Onwards, methinks, and diligently slow,
The firm, connected bulwark seems to grow ;
Spreads its long arms amidst the wat'ry roar,
Scoops out an empire, and usurps the shore:
While the pent ocean, rising o'er the pile,
Sees an amphibious world beneath him smile;
The slow canal, the yellow blossom'd vale,
The willow-tufted bank, the gliding sail,
The crowded mart, the cultivated plain,
A new creation rescu'd from his reign.

Thus, while around the wave-subjected soil
Impels the native to repeated toil,
Industrious habits in each bosom reign,
And industry begets a love of gain.

Hence all the good from opulence that springs,
With all those ills superfluous treasure brings,
Are here display'd.
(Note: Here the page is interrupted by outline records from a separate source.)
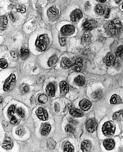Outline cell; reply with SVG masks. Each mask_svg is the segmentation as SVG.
Masks as SVG:
<instances>
[{"instance_id":"21","label":"cell","mask_w":123,"mask_h":152,"mask_svg":"<svg viewBox=\"0 0 123 152\" xmlns=\"http://www.w3.org/2000/svg\"><path fill=\"white\" fill-rule=\"evenodd\" d=\"M70 114L74 117H81L83 116V113L79 110L77 109H72L69 112Z\"/></svg>"},{"instance_id":"43","label":"cell","mask_w":123,"mask_h":152,"mask_svg":"<svg viewBox=\"0 0 123 152\" xmlns=\"http://www.w3.org/2000/svg\"><path fill=\"white\" fill-rule=\"evenodd\" d=\"M29 87L28 85H24L23 86V88H22V90H23V92L25 93H27L28 92H29Z\"/></svg>"},{"instance_id":"46","label":"cell","mask_w":123,"mask_h":152,"mask_svg":"<svg viewBox=\"0 0 123 152\" xmlns=\"http://www.w3.org/2000/svg\"><path fill=\"white\" fill-rule=\"evenodd\" d=\"M11 55L12 56L13 58H15V59L17 58V54H16V53L15 52H13V51L11 52Z\"/></svg>"},{"instance_id":"25","label":"cell","mask_w":123,"mask_h":152,"mask_svg":"<svg viewBox=\"0 0 123 152\" xmlns=\"http://www.w3.org/2000/svg\"><path fill=\"white\" fill-rule=\"evenodd\" d=\"M7 23L8 20L7 17L5 16H1V30H3L6 28Z\"/></svg>"},{"instance_id":"39","label":"cell","mask_w":123,"mask_h":152,"mask_svg":"<svg viewBox=\"0 0 123 152\" xmlns=\"http://www.w3.org/2000/svg\"><path fill=\"white\" fill-rule=\"evenodd\" d=\"M123 111L121 110L120 111H118L115 112L113 115V120H117L119 118V117L121 115V114H123Z\"/></svg>"},{"instance_id":"29","label":"cell","mask_w":123,"mask_h":152,"mask_svg":"<svg viewBox=\"0 0 123 152\" xmlns=\"http://www.w3.org/2000/svg\"><path fill=\"white\" fill-rule=\"evenodd\" d=\"M95 11L99 15H103L105 13V8L100 5H97L95 7Z\"/></svg>"},{"instance_id":"1","label":"cell","mask_w":123,"mask_h":152,"mask_svg":"<svg viewBox=\"0 0 123 152\" xmlns=\"http://www.w3.org/2000/svg\"><path fill=\"white\" fill-rule=\"evenodd\" d=\"M49 43V39L47 35L44 34L39 36L36 41L35 45L38 50L40 52L45 50Z\"/></svg>"},{"instance_id":"24","label":"cell","mask_w":123,"mask_h":152,"mask_svg":"<svg viewBox=\"0 0 123 152\" xmlns=\"http://www.w3.org/2000/svg\"><path fill=\"white\" fill-rule=\"evenodd\" d=\"M94 22L92 20H87L84 22V27L86 30H91L94 27Z\"/></svg>"},{"instance_id":"8","label":"cell","mask_w":123,"mask_h":152,"mask_svg":"<svg viewBox=\"0 0 123 152\" xmlns=\"http://www.w3.org/2000/svg\"><path fill=\"white\" fill-rule=\"evenodd\" d=\"M83 17V13L79 9H76L72 11L70 14L71 20L73 22H76Z\"/></svg>"},{"instance_id":"27","label":"cell","mask_w":123,"mask_h":152,"mask_svg":"<svg viewBox=\"0 0 123 152\" xmlns=\"http://www.w3.org/2000/svg\"><path fill=\"white\" fill-rule=\"evenodd\" d=\"M56 145V143L55 141L52 139V138H50L47 140V147L50 150H53L55 148Z\"/></svg>"},{"instance_id":"32","label":"cell","mask_w":123,"mask_h":152,"mask_svg":"<svg viewBox=\"0 0 123 152\" xmlns=\"http://www.w3.org/2000/svg\"><path fill=\"white\" fill-rule=\"evenodd\" d=\"M15 112V107L14 105H11L8 109V115L9 117H12Z\"/></svg>"},{"instance_id":"45","label":"cell","mask_w":123,"mask_h":152,"mask_svg":"<svg viewBox=\"0 0 123 152\" xmlns=\"http://www.w3.org/2000/svg\"><path fill=\"white\" fill-rule=\"evenodd\" d=\"M9 18H10V20H11L12 21H13H13H15V18L14 17L13 14H12V13H10V15H9Z\"/></svg>"},{"instance_id":"6","label":"cell","mask_w":123,"mask_h":152,"mask_svg":"<svg viewBox=\"0 0 123 152\" xmlns=\"http://www.w3.org/2000/svg\"><path fill=\"white\" fill-rule=\"evenodd\" d=\"M75 32V28L73 25H64L62 27L61 32L64 36H69L73 34Z\"/></svg>"},{"instance_id":"16","label":"cell","mask_w":123,"mask_h":152,"mask_svg":"<svg viewBox=\"0 0 123 152\" xmlns=\"http://www.w3.org/2000/svg\"><path fill=\"white\" fill-rule=\"evenodd\" d=\"M13 145L12 140L9 138L4 139L2 143L3 148L6 150H10L12 148Z\"/></svg>"},{"instance_id":"40","label":"cell","mask_w":123,"mask_h":152,"mask_svg":"<svg viewBox=\"0 0 123 152\" xmlns=\"http://www.w3.org/2000/svg\"><path fill=\"white\" fill-rule=\"evenodd\" d=\"M17 114L21 117H24L25 116V112L22 108H18L16 111Z\"/></svg>"},{"instance_id":"41","label":"cell","mask_w":123,"mask_h":152,"mask_svg":"<svg viewBox=\"0 0 123 152\" xmlns=\"http://www.w3.org/2000/svg\"><path fill=\"white\" fill-rule=\"evenodd\" d=\"M59 42H60V44L61 46H65L66 45V38H64H64H60Z\"/></svg>"},{"instance_id":"49","label":"cell","mask_w":123,"mask_h":152,"mask_svg":"<svg viewBox=\"0 0 123 152\" xmlns=\"http://www.w3.org/2000/svg\"><path fill=\"white\" fill-rule=\"evenodd\" d=\"M122 8H123V6H122Z\"/></svg>"},{"instance_id":"48","label":"cell","mask_w":123,"mask_h":152,"mask_svg":"<svg viewBox=\"0 0 123 152\" xmlns=\"http://www.w3.org/2000/svg\"><path fill=\"white\" fill-rule=\"evenodd\" d=\"M98 2H99L100 3H104L106 2V0H97Z\"/></svg>"},{"instance_id":"7","label":"cell","mask_w":123,"mask_h":152,"mask_svg":"<svg viewBox=\"0 0 123 152\" xmlns=\"http://www.w3.org/2000/svg\"><path fill=\"white\" fill-rule=\"evenodd\" d=\"M47 14L50 20H55L59 17V10L56 7L52 6L49 9Z\"/></svg>"},{"instance_id":"38","label":"cell","mask_w":123,"mask_h":152,"mask_svg":"<svg viewBox=\"0 0 123 152\" xmlns=\"http://www.w3.org/2000/svg\"><path fill=\"white\" fill-rule=\"evenodd\" d=\"M65 130L67 132H69V133H73L74 131V127H73V126L72 125H71L70 124H68V125H67L66 126V127Z\"/></svg>"},{"instance_id":"12","label":"cell","mask_w":123,"mask_h":152,"mask_svg":"<svg viewBox=\"0 0 123 152\" xmlns=\"http://www.w3.org/2000/svg\"><path fill=\"white\" fill-rule=\"evenodd\" d=\"M51 130V126L48 123H42L40 128L41 133L42 135H47L49 134Z\"/></svg>"},{"instance_id":"37","label":"cell","mask_w":123,"mask_h":152,"mask_svg":"<svg viewBox=\"0 0 123 152\" xmlns=\"http://www.w3.org/2000/svg\"><path fill=\"white\" fill-rule=\"evenodd\" d=\"M8 65V64L7 63L6 60L4 59H1L0 60V67L2 69H5Z\"/></svg>"},{"instance_id":"13","label":"cell","mask_w":123,"mask_h":152,"mask_svg":"<svg viewBox=\"0 0 123 152\" xmlns=\"http://www.w3.org/2000/svg\"><path fill=\"white\" fill-rule=\"evenodd\" d=\"M60 87L61 96H65L69 91V86L68 84L65 81H62L60 83Z\"/></svg>"},{"instance_id":"28","label":"cell","mask_w":123,"mask_h":152,"mask_svg":"<svg viewBox=\"0 0 123 152\" xmlns=\"http://www.w3.org/2000/svg\"><path fill=\"white\" fill-rule=\"evenodd\" d=\"M19 54L21 58H22L23 59H25L29 56V51L25 48H22L20 50Z\"/></svg>"},{"instance_id":"44","label":"cell","mask_w":123,"mask_h":152,"mask_svg":"<svg viewBox=\"0 0 123 152\" xmlns=\"http://www.w3.org/2000/svg\"><path fill=\"white\" fill-rule=\"evenodd\" d=\"M11 123L12 124H15L17 123V119L16 118V117L15 116H12L11 118V120H10Z\"/></svg>"},{"instance_id":"47","label":"cell","mask_w":123,"mask_h":152,"mask_svg":"<svg viewBox=\"0 0 123 152\" xmlns=\"http://www.w3.org/2000/svg\"><path fill=\"white\" fill-rule=\"evenodd\" d=\"M109 14H110V10H108L106 12V15H105V17H108V15H109Z\"/></svg>"},{"instance_id":"42","label":"cell","mask_w":123,"mask_h":152,"mask_svg":"<svg viewBox=\"0 0 123 152\" xmlns=\"http://www.w3.org/2000/svg\"><path fill=\"white\" fill-rule=\"evenodd\" d=\"M54 110L56 111V113H58L59 111H60V104L57 103V102H56L54 103Z\"/></svg>"},{"instance_id":"30","label":"cell","mask_w":123,"mask_h":152,"mask_svg":"<svg viewBox=\"0 0 123 152\" xmlns=\"http://www.w3.org/2000/svg\"><path fill=\"white\" fill-rule=\"evenodd\" d=\"M102 95V91L101 90H98L94 92L92 94V97L94 99H99Z\"/></svg>"},{"instance_id":"34","label":"cell","mask_w":123,"mask_h":152,"mask_svg":"<svg viewBox=\"0 0 123 152\" xmlns=\"http://www.w3.org/2000/svg\"><path fill=\"white\" fill-rule=\"evenodd\" d=\"M116 55L118 57L123 56V46H120L116 51Z\"/></svg>"},{"instance_id":"18","label":"cell","mask_w":123,"mask_h":152,"mask_svg":"<svg viewBox=\"0 0 123 152\" xmlns=\"http://www.w3.org/2000/svg\"><path fill=\"white\" fill-rule=\"evenodd\" d=\"M71 63L68 58L66 57H64L62 59L61 66L62 68L65 69H68L71 66Z\"/></svg>"},{"instance_id":"19","label":"cell","mask_w":123,"mask_h":152,"mask_svg":"<svg viewBox=\"0 0 123 152\" xmlns=\"http://www.w3.org/2000/svg\"><path fill=\"white\" fill-rule=\"evenodd\" d=\"M115 58L113 55L111 54H109L107 55V56L105 58V63L107 66H111L112 65L114 62Z\"/></svg>"},{"instance_id":"4","label":"cell","mask_w":123,"mask_h":152,"mask_svg":"<svg viewBox=\"0 0 123 152\" xmlns=\"http://www.w3.org/2000/svg\"><path fill=\"white\" fill-rule=\"evenodd\" d=\"M15 76L11 74L5 81L3 86V89L5 91H9L14 88L15 85Z\"/></svg>"},{"instance_id":"10","label":"cell","mask_w":123,"mask_h":152,"mask_svg":"<svg viewBox=\"0 0 123 152\" xmlns=\"http://www.w3.org/2000/svg\"><path fill=\"white\" fill-rule=\"evenodd\" d=\"M83 67V59L79 57L76 59L75 63L72 66V69L76 72H80L82 70Z\"/></svg>"},{"instance_id":"2","label":"cell","mask_w":123,"mask_h":152,"mask_svg":"<svg viewBox=\"0 0 123 152\" xmlns=\"http://www.w3.org/2000/svg\"><path fill=\"white\" fill-rule=\"evenodd\" d=\"M123 26L121 21L118 19H115L112 21L108 26L109 32L113 36L117 35L120 32Z\"/></svg>"},{"instance_id":"17","label":"cell","mask_w":123,"mask_h":152,"mask_svg":"<svg viewBox=\"0 0 123 152\" xmlns=\"http://www.w3.org/2000/svg\"><path fill=\"white\" fill-rule=\"evenodd\" d=\"M46 92L49 96H54L56 92V89L54 85L52 83H50L48 84L46 87Z\"/></svg>"},{"instance_id":"50","label":"cell","mask_w":123,"mask_h":152,"mask_svg":"<svg viewBox=\"0 0 123 152\" xmlns=\"http://www.w3.org/2000/svg\"><path fill=\"white\" fill-rule=\"evenodd\" d=\"M122 115H123V114H122Z\"/></svg>"},{"instance_id":"3","label":"cell","mask_w":123,"mask_h":152,"mask_svg":"<svg viewBox=\"0 0 123 152\" xmlns=\"http://www.w3.org/2000/svg\"><path fill=\"white\" fill-rule=\"evenodd\" d=\"M115 130V126L114 123L111 121L105 122L102 127V132L106 136H110L113 135Z\"/></svg>"},{"instance_id":"9","label":"cell","mask_w":123,"mask_h":152,"mask_svg":"<svg viewBox=\"0 0 123 152\" xmlns=\"http://www.w3.org/2000/svg\"><path fill=\"white\" fill-rule=\"evenodd\" d=\"M37 117L43 121H46L48 119V114L46 111L42 108H39L36 112Z\"/></svg>"},{"instance_id":"31","label":"cell","mask_w":123,"mask_h":152,"mask_svg":"<svg viewBox=\"0 0 123 152\" xmlns=\"http://www.w3.org/2000/svg\"><path fill=\"white\" fill-rule=\"evenodd\" d=\"M48 101V98L47 96L45 94L40 95L38 97V101L41 103H46Z\"/></svg>"},{"instance_id":"23","label":"cell","mask_w":123,"mask_h":152,"mask_svg":"<svg viewBox=\"0 0 123 152\" xmlns=\"http://www.w3.org/2000/svg\"><path fill=\"white\" fill-rule=\"evenodd\" d=\"M74 151V148L73 145L68 141L66 142L64 147V152H73Z\"/></svg>"},{"instance_id":"36","label":"cell","mask_w":123,"mask_h":152,"mask_svg":"<svg viewBox=\"0 0 123 152\" xmlns=\"http://www.w3.org/2000/svg\"><path fill=\"white\" fill-rule=\"evenodd\" d=\"M16 133L17 135H19V136H21V135H23V134H24L25 133V130H24V129L22 127H18L16 130Z\"/></svg>"},{"instance_id":"5","label":"cell","mask_w":123,"mask_h":152,"mask_svg":"<svg viewBox=\"0 0 123 152\" xmlns=\"http://www.w3.org/2000/svg\"><path fill=\"white\" fill-rule=\"evenodd\" d=\"M97 126V123L94 119H90L86 121V129L90 133H92L96 130Z\"/></svg>"},{"instance_id":"20","label":"cell","mask_w":123,"mask_h":152,"mask_svg":"<svg viewBox=\"0 0 123 152\" xmlns=\"http://www.w3.org/2000/svg\"><path fill=\"white\" fill-rule=\"evenodd\" d=\"M74 82L76 85L79 86H83L85 83V79L84 77L82 76H77L74 79Z\"/></svg>"},{"instance_id":"15","label":"cell","mask_w":123,"mask_h":152,"mask_svg":"<svg viewBox=\"0 0 123 152\" xmlns=\"http://www.w3.org/2000/svg\"><path fill=\"white\" fill-rule=\"evenodd\" d=\"M103 146L107 150H111L114 148L115 143L113 139H106L103 142Z\"/></svg>"},{"instance_id":"33","label":"cell","mask_w":123,"mask_h":152,"mask_svg":"<svg viewBox=\"0 0 123 152\" xmlns=\"http://www.w3.org/2000/svg\"><path fill=\"white\" fill-rule=\"evenodd\" d=\"M16 10L17 12L21 13H24L26 11V9L24 6L19 5L16 7Z\"/></svg>"},{"instance_id":"35","label":"cell","mask_w":123,"mask_h":152,"mask_svg":"<svg viewBox=\"0 0 123 152\" xmlns=\"http://www.w3.org/2000/svg\"><path fill=\"white\" fill-rule=\"evenodd\" d=\"M90 37L88 34H85L81 38V42L82 43H86L90 41Z\"/></svg>"},{"instance_id":"11","label":"cell","mask_w":123,"mask_h":152,"mask_svg":"<svg viewBox=\"0 0 123 152\" xmlns=\"http://www.w3.org/2000/svg\"><path fill=\"white\" fill-rule=\"evenodd\" d=\"M79 105L81 110L86 111L91 107V103L86 99H83L79 103Z\"/></svg>"},{"instance_id":"14","label":"cell","mask_w":123,"mask_h":152,"mask_svg":"<svg viewBox=\"0 0 123 152\" xmlns=\"http://www.w3.org/2000/svg\"><path fill=\"white\" fill-rule=\"evenodd\" d=\"M92 148V145L90 141L85 140L81 143V150L83 152H87L91 151Z\"/></svg>"},{"instance_id":"26","label":"cell","mask_w":123,"mask_h":152,"mask_svg":"<svg viewBox=\"0 0 123 152\" xmlns=\"http://www.w3.org/2000/svg\"><path fill=\"white\" fill-rule=\"evenodd\" d=\"M58 60V57L56 55H52L49 60L48 61V65L50 67L52 66L53 65H54L56 63H57Z\"/></svg>"},{"instance_id":"22","label":"cell","mask_w":123,"mask_h":152,"mask_svg":"<svg viewBox=\"0 0 123 152\" xmlns=\"http://www.w3.org/2000/svg\"><path fill=\"white\" fill-rule=\"evenodd\" d=\"M122 100L120 96L117 95V94H113L110 100V102L111 104H118L121 103Z\"/></svg>"}]
</instances>
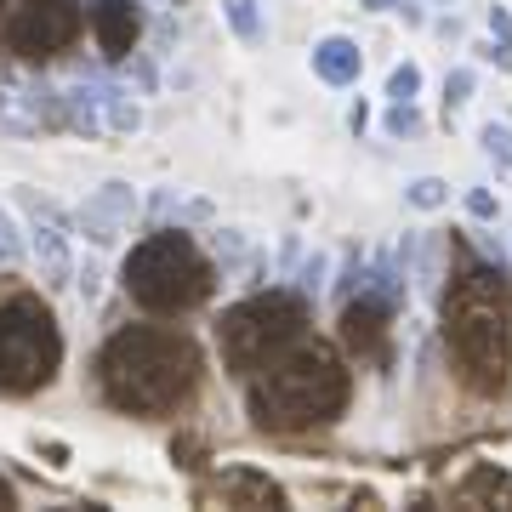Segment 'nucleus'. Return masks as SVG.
<instances>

Their much-lov'd wealth imparts
Convenience, plenty, elegance, and arts;

But view them closer, craft and fraud appear,
Even liberty itself is barter'd here..

At gold's superior charms all freedom flies,
The needy sell it, and the rich man buys;
A land of tyrants, and a den of slaves,
Here wretches seek dishonorable graves,
And calmly bent to servitude conform,
Dull as their lakes that slumber in the storm.
Heavens! how unlike their Belgic sires of old!
Rough, poor, content, ungovernably bold;
War in each breast, and freedom on each brow;
How much unlike the sons of Britain now!

Fir'd at the sound, my genius spreads her wing,
And flies where Britain courts the western spring;
Where lawns extend that scorn Arcadian pride,
And brighter streams than fam'd Hydaspis glide,
There all around the gentlest breezes stray,
There gentle music melts on every spray;
Creation's mildest charms are there combin'd,
Extremes are only in the master's mind!
Stern o'er each bosom Reason holds her state
With daring aims irregularly great;
Pride in their port, defiance in their eye,
I see the lords of human kind pass by;
Intent on high designs, a thoughtful band,
By forms unfashion'd fresh from Nature's hand,
Fierce in their native hardiness of soul,

True to imagin'd right above control,

While even the peasant boasts these rights to scan, And learns to venerate himself as man.